11.4Termination of this Agreement howsoever caused shall:

 

  (i) be without prejudice to any obligations or rights of either of the Parties accrued prior to such termination; and

 

  (ii) not affect any provision of this Agreement which is expressly or by implication intended to come into effect on, or to continue in effect after such termination.

 

12.Assignment

 

12.1Neither Party may assign any benefit or obligation arising under this Agreement, without the prior written consent of the other Party.

 

12.2Notwithstanding Clause 12.1, [***] may without the prior written consent of the Intermediary:

 

  (i) assign or charge the benefit this Agreement as a whole to a bank or other financial institution as security for its borrowings or the borrowings of its Group;

 

  (ii) assign the benefit and burden of this Agreement as a whole to any other member of its Group.

 

12.3Any purported assignment that does not comply with the terms of this Clause 12 shall, as between the Parties be null and void.

 

11

 

 

13.General Provisions

 

13.1Waiver

 

Any failure to exercise or any delay in exercising a right or remedy provided by this Agreement or at law or in equity shall not constitute a waiver of the right or remedy or a waiver of any other rights or remedies. A waiver of a breach of any of the terms of this Agreement or of a default under this Agreement shall not constitute a waiver of any other breach or default and shall not affect the other terms of this Agreement.

 

13.2Remedies

 

The rights and remedies provided by this Agreement are cumulative and (subject as otherwise provided in this Agreement) are not exclusive of any rights or remedies provided at law or in equity.

 

13.3Variation

 

Subject to Clause 7.9, this Agreement may be varied by:

 

  (i) written agreement of the Parties; or

 

  (ii) written notification by [***] to the Intermediary provided [***] gives not less than 28 days’ notice of such variation and without prejudice to any accrued rights and liabilities of the Intermediary prior to such variation; or

 

  (iii) written notification by [***] on less than 28 days’ notice if, in [***]’s opinion, changes in legislation or rules of any relevant regulatory authority require it in which case [***] will give notice of the variation as soon as reasonably practicable.

 

13.4Severance

 

If any or administrative body of competent jurisdiction finds any provision of this Agreement to be invalid or unenforceable, such invalidity or unenforceability shall not affect the other provisions of this Agreement which shall remain in full force and effect, If any such provision would be valid or enforceable if some part of the provision were deleted, the provision in question shall apply with such modification as may be necessary to make it valid.

[Spatial reasoning question data]

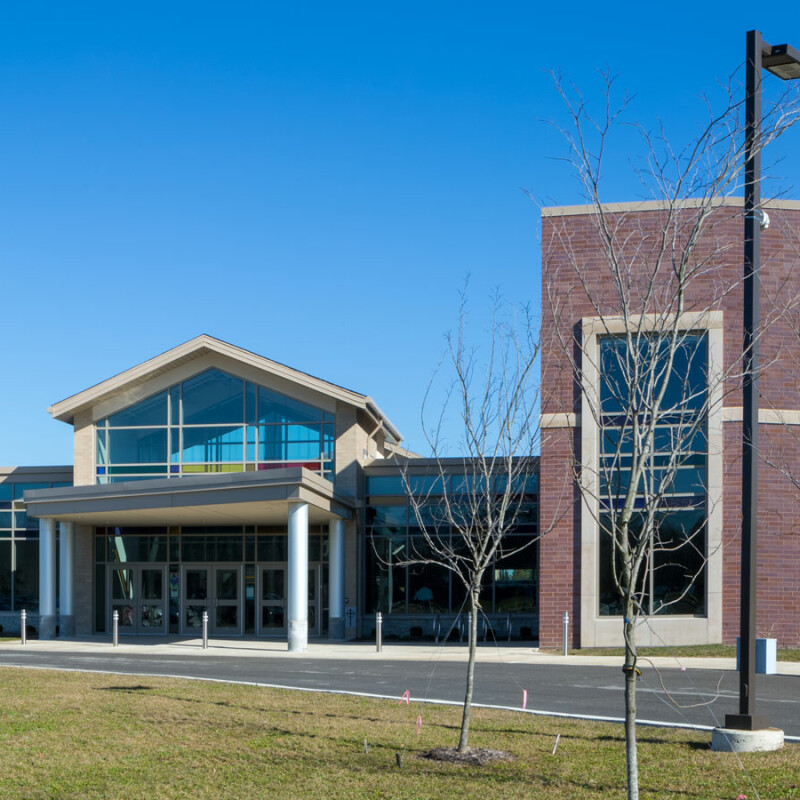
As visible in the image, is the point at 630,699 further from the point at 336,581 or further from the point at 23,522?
the point at 23,522

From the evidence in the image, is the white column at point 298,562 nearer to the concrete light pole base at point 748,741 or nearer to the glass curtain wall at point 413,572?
the glass curtain wall at point 413,572

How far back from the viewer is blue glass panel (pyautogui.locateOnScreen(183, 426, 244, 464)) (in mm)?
32438

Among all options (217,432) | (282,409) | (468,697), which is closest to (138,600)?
(217,432)

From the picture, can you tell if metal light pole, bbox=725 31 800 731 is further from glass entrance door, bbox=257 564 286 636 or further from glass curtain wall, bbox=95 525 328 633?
glass entrance door, bbox=257 564 286 636

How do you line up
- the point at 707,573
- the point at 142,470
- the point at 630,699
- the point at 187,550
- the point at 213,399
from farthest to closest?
the point at 187,550 → the point at 142,470 → the point at 213,399 → the point at 707,573 → the point at 630,699

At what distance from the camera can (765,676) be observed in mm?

EXERCISE INSTRUCTIONS:
(1) In the contract excerpt, what does Clause 12.3 say becomes of a purported assignment that does not comply with Clause 12?
(2) Extract the passage from the contract excerpt starting with "12.Assignment" and going on through "the other Party.".
The entries play no part in this.

TASK ANSWERS:
(1) As between the Parties, it is null and void.

(2)
12.Assignment

 

12.1Neither Party may assign any benefit or obligation arising under this Agreement, without the prior written consent of the other Party.